IB Version: Applicable for all versions
Issue:
Flow failed to execute.
Debugging Steps:
1. Try opening the Flow Results/Logs and check the error it shows.
2. The failure can be due to multiple reasons like OCR related issues, refiner related issues, UDF failure etc.
2. If it is a refiner related error, please open the refiner and try running the field to check for any slowness. You can check article for more detailed steps.
3. If it is a model related failure, please check this article for debugging steps.
4. If its related to OCR, check if we are able to process similar documents successfully.

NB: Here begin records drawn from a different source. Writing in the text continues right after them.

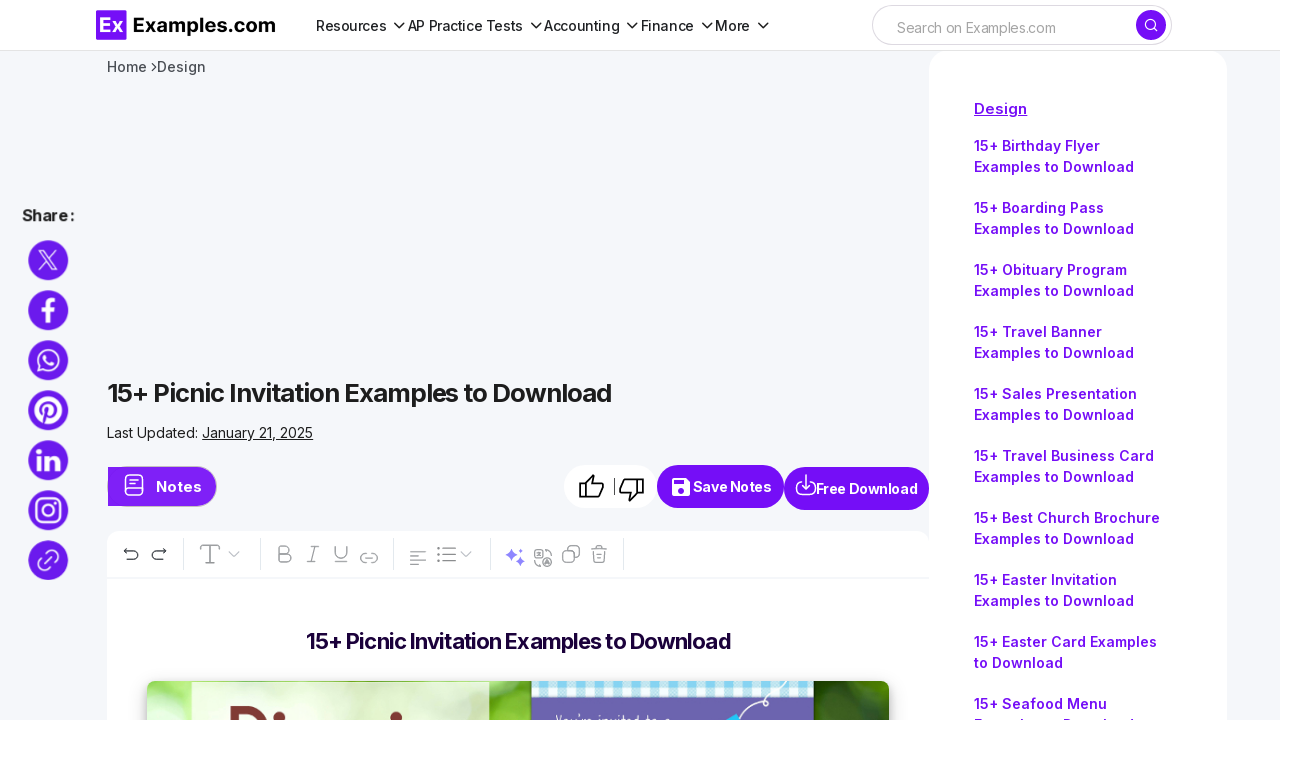

--- FILE ---
content_type: text/html; charset=utf-8
request_url: https://www.google.com/recaptcha/api2/aframe
body_size: 264
content:
<!DOCTYPE HTML><html><head><meta http-equiv="content-type" content="text/html; charset=UTF-8"></head><body><script nonce="M6-xrqYCHi20-z7a1f28rw">/** Anti-fraud and anti-abuse applications only. See google.com/recaptcha */ try{var clients={'sodar':'https://pagead2.googlesyndication.com/pagead/sodar?'};window.addEventListener("message",function(a){try{if(a.source===window.parent){var b=JSON.parse(a.data);var c=clients[b['id']];if(c){var d=document.createElement('img');d.src=c+b['params']+'&rc='+(localStorage.getItem("rc::a")?sessionStorage.getItem("rc::b"):"");window.document.body.appendChild(d);sessionStorage.setItem("rc::e",parseInt(sessionStorage.getItem("rc::e")||0)+1);localStorage.setItem("rc::h",'1768869180890');}}}catch(b){}});window.parent.postMessage("_grecaptcha_ready", "*");}catch(b){}</script></body></html>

- If you notice a timeout error in flow results, it could be either that OCR was not able to process the request in time OR the request did not get picked for processing due to load.
- Points to check:
- If there are lot of flows running parallelly?
- Are we able to process similar files successfully?

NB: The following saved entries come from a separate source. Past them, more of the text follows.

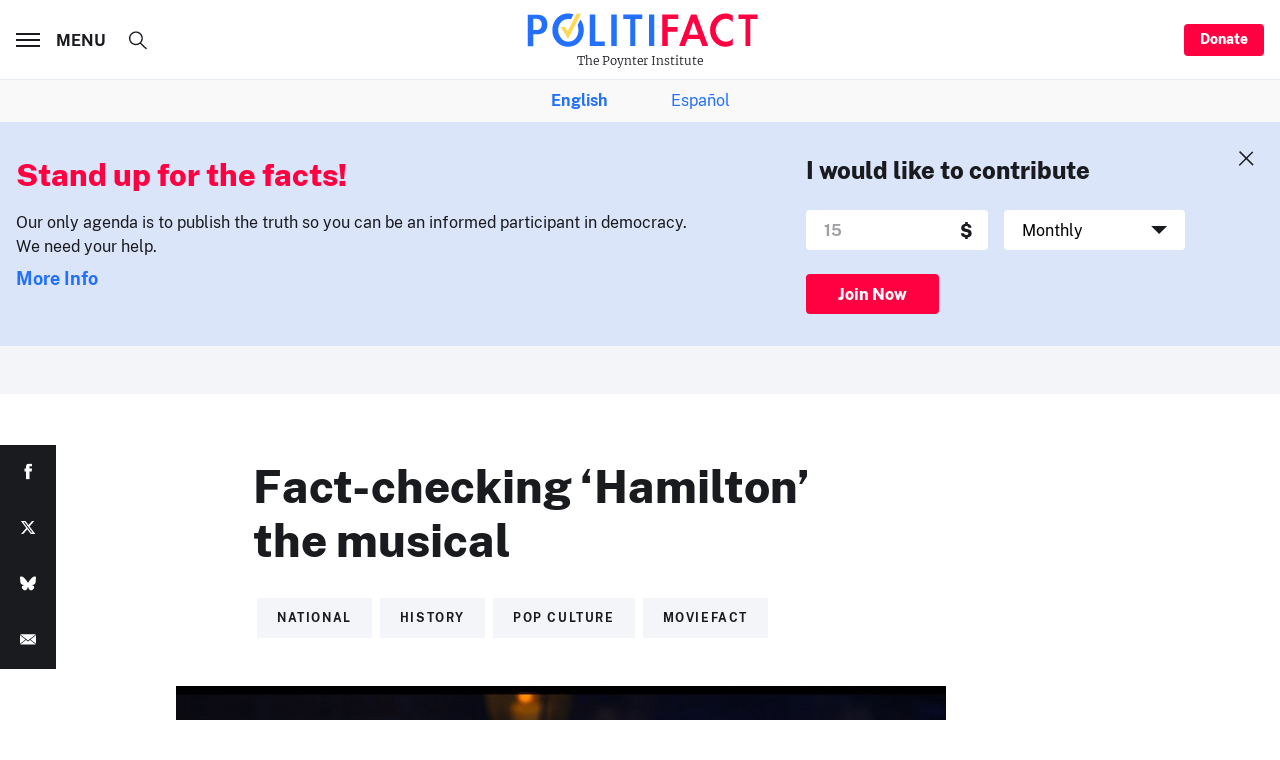

--- FILE ---
content_type: text/html; charset=utf-8
request_url: https://www.google.com/recaptcha/api2/aframe
body_size: 264
content:
<!DOCTYPE HTML><html><head><meta http-equiv="content-type" content="text/html; charset=UTF-8"></head><body><script nonce="_LbBOGiqeadst7p-blmMWw">/** Anti-fraud and anti-abuse applications only. See google.com/recaptcha */ try{var clients={'sodar':'https://pagead2.googlesyndication.com/pagead/sodar?'};window.addEventListener("message",function(a){try{if(a.source===window.parent){var b=JSON.parse(a.data);var c=clients[b['id']];if(c){var d=document.createElement('img');d.src=c+b['params']+'&rc='+(localStorage.getItem("rc::a")?sessionStorage.getItem("rc::b"):"");window.document.body.appendChild(d);sessionStorage.setItem("rc::e",parseInt(sessionStorage.getItem("rc::e")||0)+1);localStorage.setItem("rc::h",'1769070207746');}}}catch(b){}});window.parent.postMessage("_grecaptcha_ready", "*");}catch(b){}</script></body></html>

- Is the corresponding OCR(Msft, Abby ..) running fine? Check for any restarts due to Memory issue(exit code: 137, Reason: OOM). If yes, check the stats using Grafana or any similar tool and adjust the memory as needed.

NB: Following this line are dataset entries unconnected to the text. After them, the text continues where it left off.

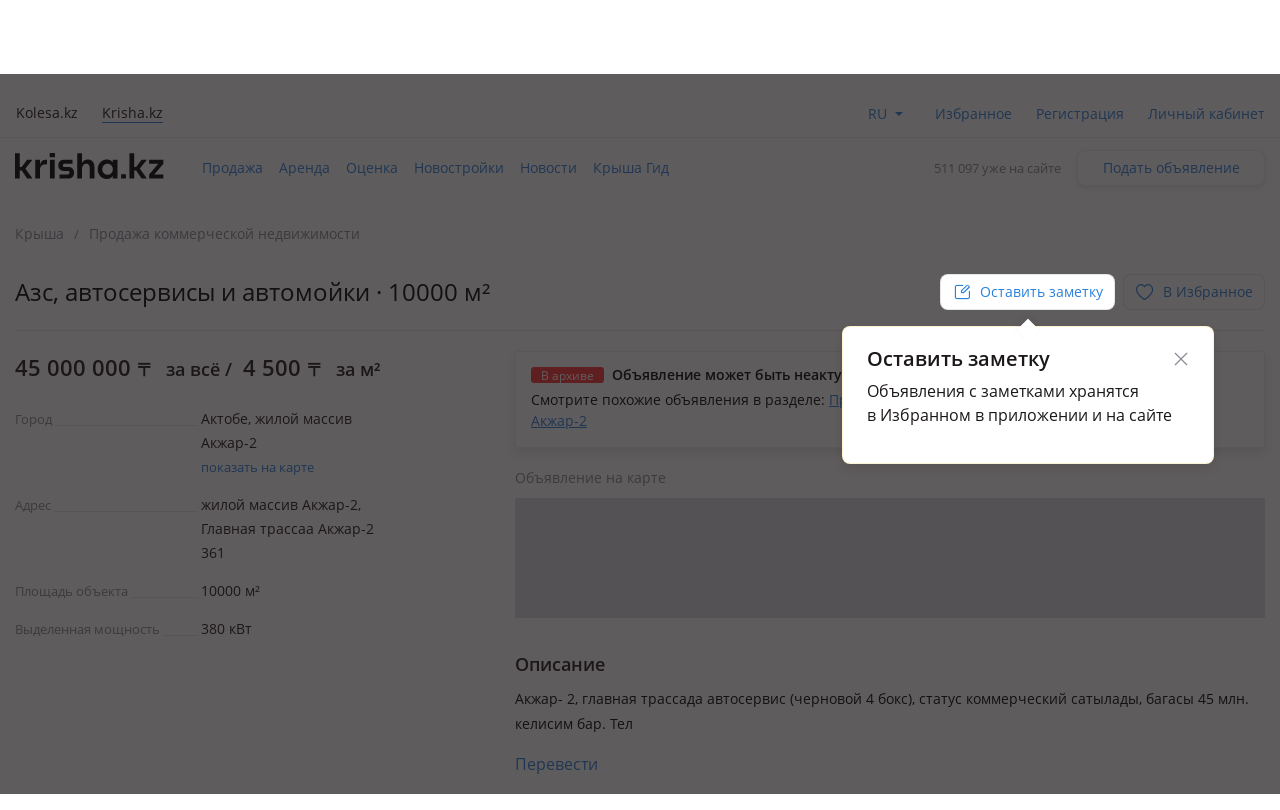

--- FILE ---
content_type: text/html; charset=utf-8
request_url: https://www.google.com/recaptcha/api2/aframe
body_size: 144
content:
<!DOCTYPE HTML><html><head><meta http-equiv="content-type" content="text/html; charset=UTF-8"></head><body><script nonce="akxdIVEdZZFC1q171-GLJw">/** Anti-fraud and anti-abuse applications only. See google.com/recaptcha */ try{var clients={'sodar':'https://pagead2.googlesyndication.com/pagead/sodar?'};window.addEventListener("message",function(a){try{if(a.source===window.parent){var b=JSON.parse(a.data);var c=clients[b['id']];if(c){var d=document.createElement('img');d.src=c+b['params']+'&rc='+(localStorage.getItem("rc::a")?sessionStorage.getItem("rc::b"):"");window.document.body.appendChild(d);sessionStorage.setItem("rc::e",parseInt(sessionStorage.getItem("rc::e")||0)+1);localStorage.setItem("rc::h",'1768994893071');}}}catch(b){}});window.parent.postMessage("_grecaptcha_ready", "*");}catch(b){}</script></body></html>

5. Check for restarts in any of the services(celery-app-tasks, ocr-service, file-tservice, ocr-msft, api-server-apps, api-server, server-nginx). If any restarts, check the describe output of the restarted pod. If its due to OOMKilled try increasing the memory and see if it helps. If it does not help or failure due to any other reason, please attach the describe output to the ticket.
6. If failures are related to any UDF or pre-flow/post-flow, please add more logging to the scripts to pin-point the failure step.
If above steps does not help, please raise a ticket with below details:
- Steps in the flow.
- Flow logs and trace from dashboard.
- Logs from following services:
- celery-app-tasks
- api-server-apps/api-server
- job-service
- model-service(if flow is utilising models)
- file-tservice(grpc-file-service)